Image and question lines:
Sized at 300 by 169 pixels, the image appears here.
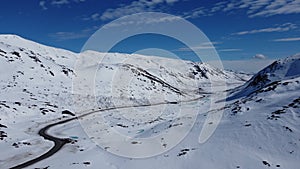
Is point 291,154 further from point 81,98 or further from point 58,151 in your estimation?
point 81,98

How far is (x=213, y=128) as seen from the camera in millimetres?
27984

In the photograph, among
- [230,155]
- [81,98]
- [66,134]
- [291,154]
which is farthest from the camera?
[81,98]

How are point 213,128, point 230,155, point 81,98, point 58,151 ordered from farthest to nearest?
point 81,98
point 58,151
point 213,128
point 230,155

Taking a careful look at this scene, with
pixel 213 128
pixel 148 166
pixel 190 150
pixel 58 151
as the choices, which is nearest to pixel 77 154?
pixel 58 151

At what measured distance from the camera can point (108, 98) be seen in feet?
327

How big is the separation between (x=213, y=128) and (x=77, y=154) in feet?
48.8

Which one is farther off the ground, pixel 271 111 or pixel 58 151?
pixel 271 111

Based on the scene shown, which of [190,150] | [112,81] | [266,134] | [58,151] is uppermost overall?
[112,81]

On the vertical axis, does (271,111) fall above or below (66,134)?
above

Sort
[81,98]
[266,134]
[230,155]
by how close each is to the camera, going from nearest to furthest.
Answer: [230,155]
[266,134]
[81,98]

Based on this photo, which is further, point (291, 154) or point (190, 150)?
point (190, 150)

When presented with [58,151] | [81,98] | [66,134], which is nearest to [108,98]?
[81,98]

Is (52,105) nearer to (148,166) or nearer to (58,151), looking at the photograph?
(58,151)

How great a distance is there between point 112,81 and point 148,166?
11035cm
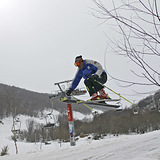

What to produce:
Substitute "image" for "photograph" in the lines running from the one containing "On the vertical" through the last line above, both ends included. Leave everything else unchanged, and omit the pictures.

Correct output:
On the vertical axis, does (271,111) fall above or below (66,134)?
above

Sort
[81,98]
[266,134]
[230,155]
by how close each is to the camera, going from nearest to furthest.
Answer: [230,155]
[266,134]
[81,98]

Based on this photo, which is further, point (291, 154) or point (190, 150)?
point (190, 150)

When presented with [58,151] | [81,98] | [66,134], which is nearest to [108,98]?
[81,98]

Is (52,105) nearer to (148,166) or nearer to (58,151), looking at the image?
(58,151)

How great a distance is there between point 112,81 and point 148,166?
11035cm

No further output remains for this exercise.